Over at The Browser:
You wrote (with James Medoff) what remains the most-cited book on U.S. unions, What Do Unions Do? Please tell us about your seminal work.
Prior to our work, there was a shortage of evidence available on union effects. Newly available computerised data changed that. In conjunction with other social scientists, we were able to provide a more complete picture of how unions impact society.
The book looked at unions from two perspectives: first, what we called the monopoly face of union – unions acting as raisers of benefits for their members – and second, the voice face of unions, or how unions represented labour in the workplace and in the body politic, giving voice to people who otherwise wouldn’t have had much say. I think, in the long run, this is the stronger and more important face of unions.
So what do unions do?
The first thing unions do is to raise wages for working people, and that obviously benefits the working people.

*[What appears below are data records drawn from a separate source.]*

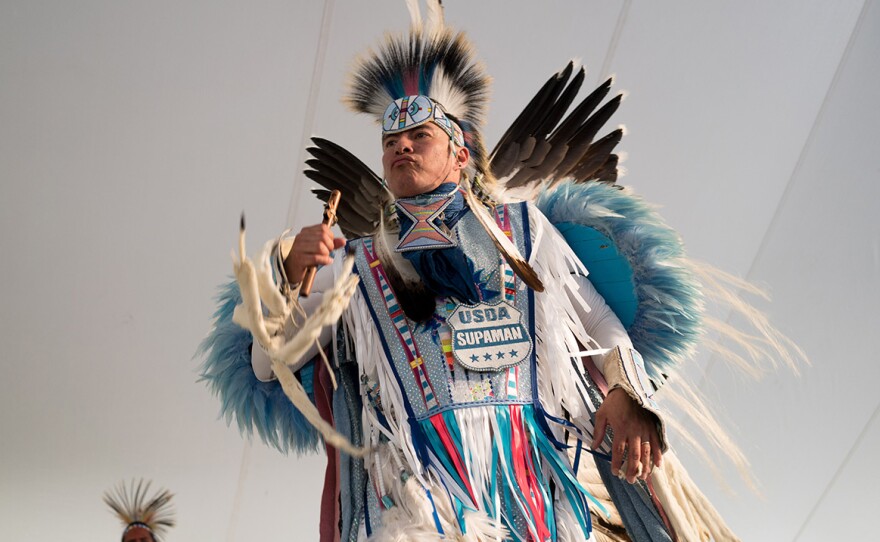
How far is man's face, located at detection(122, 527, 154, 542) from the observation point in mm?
2510

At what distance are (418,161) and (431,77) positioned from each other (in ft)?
0.90

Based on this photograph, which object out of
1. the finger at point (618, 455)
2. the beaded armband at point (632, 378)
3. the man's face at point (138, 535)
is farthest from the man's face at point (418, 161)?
the man's face at point (138, 535)

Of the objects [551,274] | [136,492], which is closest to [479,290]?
[551,274]

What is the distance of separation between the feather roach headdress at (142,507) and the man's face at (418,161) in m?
1.18

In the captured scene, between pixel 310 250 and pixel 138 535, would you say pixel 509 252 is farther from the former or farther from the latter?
pixel 138 535

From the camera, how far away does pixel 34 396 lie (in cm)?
268

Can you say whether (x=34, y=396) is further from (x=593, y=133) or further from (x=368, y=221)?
(x=593, y=133)

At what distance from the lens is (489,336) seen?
6.15 ft

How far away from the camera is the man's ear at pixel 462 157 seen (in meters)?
2.12

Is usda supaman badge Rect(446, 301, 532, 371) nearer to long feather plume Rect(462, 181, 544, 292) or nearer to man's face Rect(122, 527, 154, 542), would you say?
long feather plume Rect(462, 181, 544, 292)

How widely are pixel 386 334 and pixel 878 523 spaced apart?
1.96 metres

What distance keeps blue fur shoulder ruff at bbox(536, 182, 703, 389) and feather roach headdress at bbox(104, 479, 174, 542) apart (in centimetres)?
138

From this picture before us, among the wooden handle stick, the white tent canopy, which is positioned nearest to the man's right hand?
the wooden handle stick

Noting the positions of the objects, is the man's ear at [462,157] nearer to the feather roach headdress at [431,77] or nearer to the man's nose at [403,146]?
the feather roach headdress at [431,77]
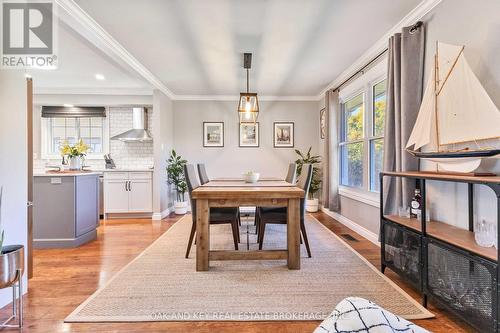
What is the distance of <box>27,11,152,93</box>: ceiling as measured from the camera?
3.25 m

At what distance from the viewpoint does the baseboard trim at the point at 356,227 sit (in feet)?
11.3

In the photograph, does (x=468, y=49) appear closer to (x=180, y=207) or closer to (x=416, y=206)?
(x=416, y=206)

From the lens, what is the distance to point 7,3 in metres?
2.22

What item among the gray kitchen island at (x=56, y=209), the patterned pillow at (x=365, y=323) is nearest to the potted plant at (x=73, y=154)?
the gray kitchen island at (x=56, y=209)

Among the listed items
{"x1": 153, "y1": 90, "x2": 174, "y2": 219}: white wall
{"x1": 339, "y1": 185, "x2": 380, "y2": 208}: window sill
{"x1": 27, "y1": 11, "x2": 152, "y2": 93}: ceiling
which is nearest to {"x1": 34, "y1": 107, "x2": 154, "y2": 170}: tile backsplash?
{"x1": 27, "y1": 11, "x2": 152, "y2": 93}: ceiling

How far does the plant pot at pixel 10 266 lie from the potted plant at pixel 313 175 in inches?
176

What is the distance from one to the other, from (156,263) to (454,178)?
103 inches

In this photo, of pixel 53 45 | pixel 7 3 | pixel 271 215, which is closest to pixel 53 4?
pixel 7 3

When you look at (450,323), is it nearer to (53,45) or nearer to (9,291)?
(9,291)

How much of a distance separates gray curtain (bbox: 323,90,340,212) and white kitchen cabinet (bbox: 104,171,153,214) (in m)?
3.33

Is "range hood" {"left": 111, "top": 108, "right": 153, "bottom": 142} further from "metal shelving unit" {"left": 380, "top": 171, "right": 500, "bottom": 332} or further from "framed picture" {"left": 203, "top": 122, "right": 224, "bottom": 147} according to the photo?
"metal shelving unit" {"left": 380, "top": 171, "right": 500, "bottom": 332}

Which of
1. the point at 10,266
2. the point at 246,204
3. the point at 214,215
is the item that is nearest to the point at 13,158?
the point at 10,266

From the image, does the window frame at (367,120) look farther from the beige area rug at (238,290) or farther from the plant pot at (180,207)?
the plant pot at (180,207)

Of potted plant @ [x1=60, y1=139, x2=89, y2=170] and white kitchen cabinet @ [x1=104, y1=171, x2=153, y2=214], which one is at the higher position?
potted plant @ [x1=60, y1=139, x2=89, y2=170]
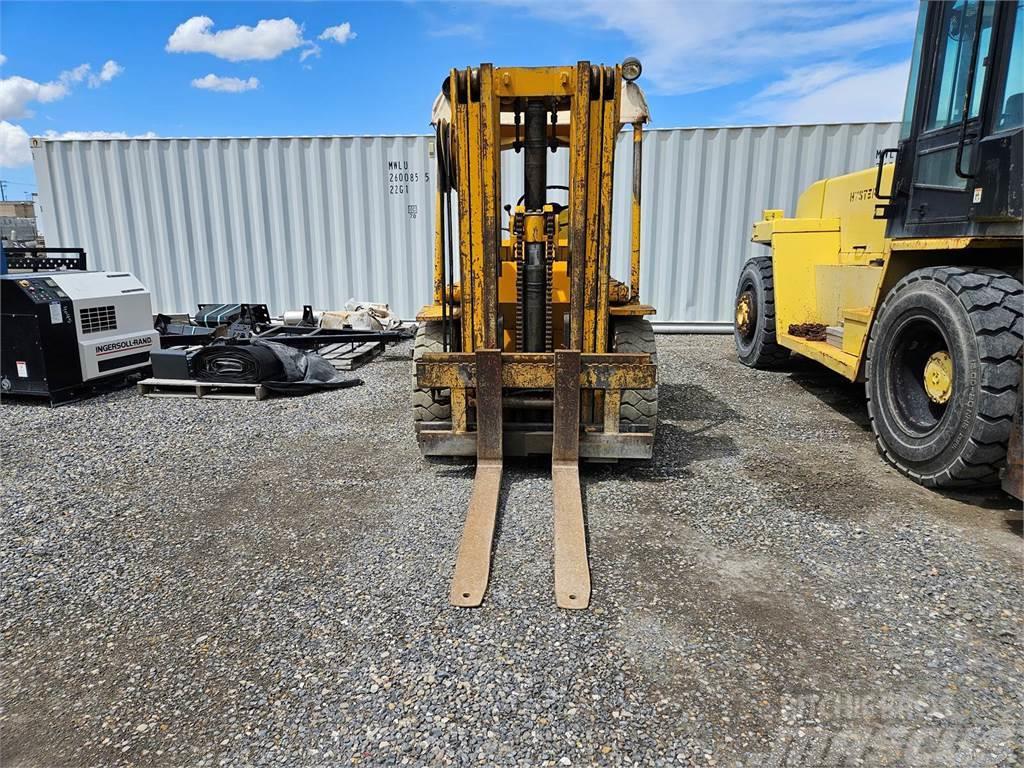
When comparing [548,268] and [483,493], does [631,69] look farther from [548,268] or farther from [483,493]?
[483,493]

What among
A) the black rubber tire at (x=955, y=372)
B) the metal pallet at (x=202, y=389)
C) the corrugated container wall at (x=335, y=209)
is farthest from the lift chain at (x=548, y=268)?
the corrugated container wall at (x=335, y=209)

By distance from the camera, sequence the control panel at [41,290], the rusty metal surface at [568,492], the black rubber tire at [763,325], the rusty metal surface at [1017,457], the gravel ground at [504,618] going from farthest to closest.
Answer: the black rubber tire at [763,325]
the control panel at [41,290]
the rusty metal surface at [1017,457]
the rusty metal surface at [568,492]
the gravel ground at [504,618]

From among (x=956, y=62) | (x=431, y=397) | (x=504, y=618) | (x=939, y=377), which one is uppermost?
(x=956, y=62)

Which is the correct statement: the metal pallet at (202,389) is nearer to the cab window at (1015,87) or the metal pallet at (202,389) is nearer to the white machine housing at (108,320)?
the white machine housing at (108,320)

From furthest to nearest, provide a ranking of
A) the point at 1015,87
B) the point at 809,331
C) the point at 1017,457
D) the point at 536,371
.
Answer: the point at 809,331 → the point at 536,371 → the point at 1015,87 → the point at 1017,457

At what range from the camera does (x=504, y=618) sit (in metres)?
2.81

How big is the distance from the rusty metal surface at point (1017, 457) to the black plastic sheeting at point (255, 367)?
6096 millimetres

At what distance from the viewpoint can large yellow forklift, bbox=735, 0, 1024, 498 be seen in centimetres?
375

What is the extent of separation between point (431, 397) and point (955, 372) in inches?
133

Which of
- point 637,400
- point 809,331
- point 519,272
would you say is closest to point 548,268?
point 519,272

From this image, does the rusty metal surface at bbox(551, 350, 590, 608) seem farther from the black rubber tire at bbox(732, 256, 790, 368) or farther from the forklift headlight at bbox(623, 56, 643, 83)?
the black rubber tire at bbox(732, 256, 790, 368)

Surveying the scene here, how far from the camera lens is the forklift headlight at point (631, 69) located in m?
4.07

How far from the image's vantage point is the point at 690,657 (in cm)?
256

They also increase the kind of benefits that workers want. So, if workers want pensions, the unions negotiate for that. If workers want maternity leave, that’s what they bargain for. If workers want to have better insurance and are willing to give up some wages to get it, unions help them. Unions change the pattern of compensation towards greater benefits.
Because unions make working life better for workers, they lower turnover in unionised workplaces. Employers with unions traditionally have workers who stay longer and contribute to raising the productivity of the enterprise. Employers also get more credible information about what workers really want in the workplace, because the union representatives are democratically elected and they really speak for the workers. So a good, functioning union is a real positive. Of course, not all unions function well. But our evidence, and the evidence people generated twenty years later, demonstrated that, on net, unions are a positive force in the economy.